Le doute plane sur la tenue des élections législatives prochaines dans certaines localités du Mali, notamment dans les régions du centre. Les attaques terroristes contre les positions des FAMa et l’abandon des camps par celles-ci expliquent cette inquiétude.
Le gouvernement tient à la tenue des législatives prochaines comme à la prunelle de ses yeux. Les candidats, surtout les nouveaux, dans leur rêve, se voient déjà à l’hémicycle. Mais ils semblent minimiser la grande menace qui pèse sur la tenue de ces élections dans certaines localités, au centre surtout. Les attaques répétitives contre les positions des FAMa et l’abandon des camps par celles-ci dans les régions de Mopti et Ségou expliquent combien la tenue de ces élections est incertaine.
En effet, dans la nuit du 22 au 23 janvier 2020, les FAMa ont été attaquées à Dioungani . Des militaires y ont perdu la vie. Les rescapés ont, selon les sources locales, rejoint la ville de Koro. La même source nous indique qu’à la suite de l’attaque de Dioungani, les militaires basés à Diankabou ont rejoint la ville de Koro. Les populations, de cette localité délaissée, sont depuis sous la menace des forces du mal.
Dans la région de Ségou aussi, le camp de la Gendarmerie de Sokolo a été attaqué par les terroristes en début de la semaine dernière. Une vingtaine de FAMa y ont perdu la vie et le poste a été abandonné. À ces attaques s’y ajoute celle du Point A, jeudi vers 3 heures du matin, dans le secteur de Macina où un gendarme a perdu la vie et un pick-up de l’armée aurait été emporté par les assaillants.

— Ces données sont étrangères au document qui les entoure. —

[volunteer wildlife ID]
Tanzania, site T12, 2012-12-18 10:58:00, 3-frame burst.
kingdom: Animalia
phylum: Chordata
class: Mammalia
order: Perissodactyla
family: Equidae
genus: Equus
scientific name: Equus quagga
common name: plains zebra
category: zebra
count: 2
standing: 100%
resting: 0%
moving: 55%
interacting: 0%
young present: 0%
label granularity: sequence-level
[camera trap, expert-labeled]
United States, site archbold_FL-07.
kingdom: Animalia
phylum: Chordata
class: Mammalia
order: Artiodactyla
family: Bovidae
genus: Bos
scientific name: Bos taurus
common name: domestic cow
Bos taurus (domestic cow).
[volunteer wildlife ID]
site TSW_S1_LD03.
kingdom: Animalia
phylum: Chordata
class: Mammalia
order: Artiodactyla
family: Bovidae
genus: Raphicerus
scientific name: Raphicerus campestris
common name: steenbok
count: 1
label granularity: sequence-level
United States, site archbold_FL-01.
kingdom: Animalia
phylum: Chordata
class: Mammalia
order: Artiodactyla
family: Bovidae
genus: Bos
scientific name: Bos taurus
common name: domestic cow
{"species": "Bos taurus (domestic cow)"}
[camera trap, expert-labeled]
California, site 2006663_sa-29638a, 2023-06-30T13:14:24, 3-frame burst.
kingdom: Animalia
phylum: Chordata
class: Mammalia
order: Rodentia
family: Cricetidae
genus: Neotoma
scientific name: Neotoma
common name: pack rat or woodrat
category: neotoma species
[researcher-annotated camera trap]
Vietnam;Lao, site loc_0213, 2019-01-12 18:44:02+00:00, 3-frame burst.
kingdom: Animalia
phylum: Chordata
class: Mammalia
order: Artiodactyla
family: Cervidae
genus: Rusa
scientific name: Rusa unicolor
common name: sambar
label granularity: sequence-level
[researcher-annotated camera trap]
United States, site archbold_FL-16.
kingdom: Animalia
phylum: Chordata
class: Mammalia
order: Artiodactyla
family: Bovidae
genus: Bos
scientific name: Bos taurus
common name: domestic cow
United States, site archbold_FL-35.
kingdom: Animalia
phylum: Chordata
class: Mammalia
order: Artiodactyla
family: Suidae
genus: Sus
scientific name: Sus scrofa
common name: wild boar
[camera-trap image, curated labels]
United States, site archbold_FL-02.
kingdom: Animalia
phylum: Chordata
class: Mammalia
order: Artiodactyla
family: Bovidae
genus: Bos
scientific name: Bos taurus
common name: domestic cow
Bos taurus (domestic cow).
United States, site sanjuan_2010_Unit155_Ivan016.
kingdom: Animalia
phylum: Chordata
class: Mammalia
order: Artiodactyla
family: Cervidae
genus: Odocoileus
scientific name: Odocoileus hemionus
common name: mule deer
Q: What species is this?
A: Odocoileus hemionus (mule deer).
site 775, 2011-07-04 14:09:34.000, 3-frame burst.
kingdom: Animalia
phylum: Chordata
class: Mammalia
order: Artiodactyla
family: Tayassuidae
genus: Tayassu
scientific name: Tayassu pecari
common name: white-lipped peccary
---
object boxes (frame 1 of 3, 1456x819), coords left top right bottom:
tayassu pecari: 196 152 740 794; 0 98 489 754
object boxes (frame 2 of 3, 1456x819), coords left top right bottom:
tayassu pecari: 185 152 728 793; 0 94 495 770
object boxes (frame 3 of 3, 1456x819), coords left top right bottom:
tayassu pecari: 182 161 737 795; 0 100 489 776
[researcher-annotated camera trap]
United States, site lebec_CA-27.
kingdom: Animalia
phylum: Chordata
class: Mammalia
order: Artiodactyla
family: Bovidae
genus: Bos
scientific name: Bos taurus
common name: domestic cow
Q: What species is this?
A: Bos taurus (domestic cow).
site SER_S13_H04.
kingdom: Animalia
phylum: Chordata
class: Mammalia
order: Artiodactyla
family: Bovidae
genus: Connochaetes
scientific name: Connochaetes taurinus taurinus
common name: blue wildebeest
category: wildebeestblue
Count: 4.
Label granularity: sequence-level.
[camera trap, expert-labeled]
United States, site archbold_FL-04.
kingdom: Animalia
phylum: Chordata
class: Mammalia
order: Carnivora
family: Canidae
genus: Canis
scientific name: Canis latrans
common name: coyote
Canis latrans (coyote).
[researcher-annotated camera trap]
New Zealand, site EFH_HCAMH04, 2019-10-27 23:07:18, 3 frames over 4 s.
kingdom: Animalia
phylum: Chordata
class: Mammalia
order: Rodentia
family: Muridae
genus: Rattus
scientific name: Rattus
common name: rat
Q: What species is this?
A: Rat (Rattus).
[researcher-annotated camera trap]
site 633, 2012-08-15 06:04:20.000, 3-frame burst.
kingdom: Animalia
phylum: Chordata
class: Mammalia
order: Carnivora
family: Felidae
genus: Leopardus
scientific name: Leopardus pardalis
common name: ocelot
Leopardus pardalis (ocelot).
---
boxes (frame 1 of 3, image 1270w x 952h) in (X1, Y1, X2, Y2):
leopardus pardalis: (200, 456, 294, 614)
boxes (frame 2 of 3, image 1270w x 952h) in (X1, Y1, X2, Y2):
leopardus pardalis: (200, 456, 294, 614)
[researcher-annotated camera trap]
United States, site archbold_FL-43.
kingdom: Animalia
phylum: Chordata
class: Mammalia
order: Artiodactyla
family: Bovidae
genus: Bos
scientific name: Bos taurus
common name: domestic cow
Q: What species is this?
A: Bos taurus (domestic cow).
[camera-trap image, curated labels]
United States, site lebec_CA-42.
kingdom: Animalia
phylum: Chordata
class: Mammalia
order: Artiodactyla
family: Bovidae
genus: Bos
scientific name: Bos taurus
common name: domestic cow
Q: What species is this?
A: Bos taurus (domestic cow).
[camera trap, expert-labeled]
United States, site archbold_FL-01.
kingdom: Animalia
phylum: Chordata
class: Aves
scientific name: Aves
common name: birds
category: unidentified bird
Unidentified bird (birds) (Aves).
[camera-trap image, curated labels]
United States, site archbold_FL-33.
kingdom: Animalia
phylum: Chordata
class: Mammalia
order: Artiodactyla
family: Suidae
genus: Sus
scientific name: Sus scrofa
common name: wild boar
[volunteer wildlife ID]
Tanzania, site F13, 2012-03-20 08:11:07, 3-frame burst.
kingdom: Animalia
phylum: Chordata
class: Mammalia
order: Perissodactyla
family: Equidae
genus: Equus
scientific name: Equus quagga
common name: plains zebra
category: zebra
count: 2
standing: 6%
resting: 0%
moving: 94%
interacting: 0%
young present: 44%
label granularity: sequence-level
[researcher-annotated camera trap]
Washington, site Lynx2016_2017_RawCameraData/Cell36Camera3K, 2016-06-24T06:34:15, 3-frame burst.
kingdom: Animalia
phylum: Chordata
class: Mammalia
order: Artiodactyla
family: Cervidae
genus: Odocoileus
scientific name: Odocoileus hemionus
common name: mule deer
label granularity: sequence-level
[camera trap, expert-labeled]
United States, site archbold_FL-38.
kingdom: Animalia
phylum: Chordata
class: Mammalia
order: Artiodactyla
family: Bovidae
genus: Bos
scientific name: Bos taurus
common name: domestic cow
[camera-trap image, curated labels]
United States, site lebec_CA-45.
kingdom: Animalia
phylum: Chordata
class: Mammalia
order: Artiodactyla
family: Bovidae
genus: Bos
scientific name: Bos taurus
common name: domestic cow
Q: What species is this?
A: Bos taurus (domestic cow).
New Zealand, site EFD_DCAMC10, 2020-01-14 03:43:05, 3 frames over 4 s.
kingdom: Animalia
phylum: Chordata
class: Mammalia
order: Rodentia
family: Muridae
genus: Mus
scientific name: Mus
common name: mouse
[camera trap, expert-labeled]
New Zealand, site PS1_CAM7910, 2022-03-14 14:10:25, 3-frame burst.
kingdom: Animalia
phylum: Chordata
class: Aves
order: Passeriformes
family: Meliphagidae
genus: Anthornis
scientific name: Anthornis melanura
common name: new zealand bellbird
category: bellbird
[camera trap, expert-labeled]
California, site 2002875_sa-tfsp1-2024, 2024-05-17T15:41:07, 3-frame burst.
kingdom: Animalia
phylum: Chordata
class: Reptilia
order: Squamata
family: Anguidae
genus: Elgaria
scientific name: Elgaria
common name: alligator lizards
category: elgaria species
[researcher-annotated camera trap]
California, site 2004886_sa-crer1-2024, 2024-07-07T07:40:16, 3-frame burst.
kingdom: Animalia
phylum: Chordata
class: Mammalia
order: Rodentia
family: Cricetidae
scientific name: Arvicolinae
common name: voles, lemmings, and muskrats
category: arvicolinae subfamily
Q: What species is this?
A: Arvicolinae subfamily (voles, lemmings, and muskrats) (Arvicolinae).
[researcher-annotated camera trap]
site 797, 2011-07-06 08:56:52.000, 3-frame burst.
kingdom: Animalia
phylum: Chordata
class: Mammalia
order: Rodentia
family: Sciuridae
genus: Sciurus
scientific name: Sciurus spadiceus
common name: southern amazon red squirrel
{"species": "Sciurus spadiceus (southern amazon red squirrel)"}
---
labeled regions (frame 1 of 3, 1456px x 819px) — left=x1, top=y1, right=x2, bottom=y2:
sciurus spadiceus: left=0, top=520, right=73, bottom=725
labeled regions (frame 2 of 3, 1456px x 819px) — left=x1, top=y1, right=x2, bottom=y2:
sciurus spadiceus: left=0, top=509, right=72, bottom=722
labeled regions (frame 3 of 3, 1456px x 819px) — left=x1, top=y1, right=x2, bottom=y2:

Face à ces multiples attaques qui coûtent la vie aux militaires maliens et qui coupent le sommeil aux populations, comment l’État pourrait-il sécuriser les campagnes et les scrutins dans ces conditions ? Va-t-il mettre en place un dispositif sécuritaire spécial pendant cette période ? Y a-t-il une nécessité de sous-traiter la sécurité avec les milices pour la tenue des scrutins ? Les réponses à ces questions nous édifieront sur la possibilité ou non de la tenue de ces élections législatives dans certaines localités au centre du Mali.
L’organisation de ces élections est normale puisque les actuels députés ne sont plus légitimes. Les populations ont donc besoin de porter leur choix sur des candidats qui les défendront dignement à l’Assemblée nationale. Mais toutes les conditions devraient être réunies pour la bonne organisation de ces élections. Le gouvernement devrait s’assurer que les candidats pourront faire leur campagne en toute sécurité et les populations, leur vote en toute tranquillité.
Tel n’est, malheureusement, pas le cas pour le moment. La tenue de ces élections est annoncée au moment où des Maliens, civils et militaires, perdent la vie dans les attaques. Au centre, particulièrement, il est difficile que ces élections se tiennent normalement si aucun changement n’intervient. Nombreuses sont ces localités dans les régions de Mopti et Ségou où il n’y a pas de forces armées maliennes. Dans ces localités, les terroristes dictent leurs lois. Et dans les zones où les FAMa sont présentes, elles sont victimes d’attaques barbares qui les obligent à abandonner leurs positions pour rejoindre une grande ville. Dioungani et Diankabou en sont des exemples. Au-delà des forces armées maliennes, des populations civiles sont chassées de leurs villages, leurs biens pillés et leurs bétails sont volés en longueur de journée. Partout, les forces du mal font des victimes. Tous ces maux constituent une menace grave contre la tenue des législatives au centre du Mali.
Si le gouvernement tient à les organiser coûte que coûte, deux décisions s’imposent à lui : mettre en place un dispositif spécial pour sécuriser les campagnes et les scrutins ou sous-traiter la sécurité avec les milices qui sont craintes par les terroristes. Et si le gouvernement optait pour le premier choix, les populations seront frustrées. Elles sentiront protégées par les autorités qu’en période électorale comme ce fut le cas de la présidentielle, en 2018.
En analysant toutes ces situations, tout observateur attentif comprendra que la tenue des législatives est incertaine au centre du Mali. Il revient aux autorités de déployer d’abord les forces armées maliennes dans les localités où elles sont absentes, les équiper comme il le faut. Cela est la condition sine qua non de la tenue de ces législatives. C’est d’ailleurs ce que nous a confié une autorité locale du cercle de Bankass : « Avant toute élection, le gouvernement doit d’abord chercher à sécuriser les populations et leurs biens. Il faut un dispositif permettant aux candidats de faire leur campagne et aux populations de voter en toute sérénité. Et cela n’est pas possible à l’heure actuelle ».